Read more: Teaching Reading Skills in the EFL Classroom

Reading is one of the trickier skills to teach

You might have assumed that when teaching a reading lesson there are no activities involved, that all the students do is read. It’s not that simple, though. We need to come up with activities that will help our students practice the different subskills. Don’t worry, this is where we come in! We’ve compiled our favourite activities for reading lessons that you can incorporate into your teaching plan. This will help prepare our students for any reading they will need to do in English outside the classroom by making them more effective and more efficient readers.

If you’re feeling like this just got a whole lot more complicated, don’t freak out. Luckily there are a load of activities and things you can do to make your reading lessons more interactive, communicative, and fun while being educational at the same time – regardless of if your text is a menu, a news article, or a novel.

Read more: Literature in the EFL Classroom

Here are just a few examples:

  • Gap reading. This is a technique used in many coursebooks and it is useful to remember when dealing with other reading material. Basically, divide the text into different parts and assign each part to a different member of a group – usually this is done in pairs or threes. In other words, each student is reading a different part of the text. When each student has finished reading their part, they explain what they have read to their partners in order to construct the entire text.
     
  • Prediction. Before giving out the text, spend some time discussing the topic of the text. You can create discussion questions for the students, or get them to come up with the questions; you can brainstorm the topic, or you can use visuals to elicit discussion around the topic. In this way, the students are preparing themselves for what they are going to read and at the same time engaging with the topic on a personal level before they have even started reading. 
     
  • Two Texts. For this activity, you will need to do a little bit of preparation. Before the lesson, produce another version of the text which contains several discrepancies to the first. Pair the students up, let them read the different versions and when they are done they need to find out what the differences are. If you don’t tell them they have different versions but ask them to recap what they read together, they should realise they have different information. When they have found all the differences (kind of like a Spot the Difference picture), they must then decide which is the correct text.

Mix it up!

  • True/False. Once the students have read a particular text, they must construct a set of true or false statements based on what they have read. In pairs, they can read their statements to their partners who must either remember or read again to find out if they are true or false.
     
  • Flipping. A completely different option is to let the students do the reading at home. Many students believe that reading during class is a waste of time so sometimes it can be good to let them rather spend time reading at home. This also means that your students can read at their own pace without worrying about holding up the other students. The reading can be done before or after the lesson i.e. for preparation or for homework. What the lesson then involves is discussing any language that is in the text or creating a discussion class based on the text.
  • Drawing the Story. Put the students into pairs. One student reads aloud to the other student who must draw a picture as they listen. This can be abstract so does not need to follow the content of the text completely, but it should flow from the reading. When their picture is complete they can use it to retell the text to their partner. The reader can then have a turn being the artist.

Consider alternatives

As you can see, reading lessons do not only have to involve reading. Pre-reading and post-reading tasks are important for the students to get to grips with the text while also practicing the subskills involved in reading. It can also be useful to consider alternatives to individual reading. Working together with a text provides a way to tackle a reading text from another angle and will provide variety to your lessons. Because reading is an individual task, we need to adjust our activities to make them more interactive while still being interesting, engaging, and effective.

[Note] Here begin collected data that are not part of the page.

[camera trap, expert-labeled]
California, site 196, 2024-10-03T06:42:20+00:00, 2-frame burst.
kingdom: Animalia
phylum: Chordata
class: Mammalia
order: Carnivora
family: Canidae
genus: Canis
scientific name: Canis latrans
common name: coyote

Read more: 5 Ways to Make Reading Texts More Exciting

As with any EFL lesson, when thinking of activities to do with your students, bear in mind their interests and capabilities. Some students won’t read for homework so flipping the classroom might not work for them. Other students might thoroughly enjoy being creative so would love to draw the story. Also, the level of the students is important when dealing with a skill like reading because you will need to bear in mind the fact the students can read at different paces. This is something to consider when pairing students up for reading activities.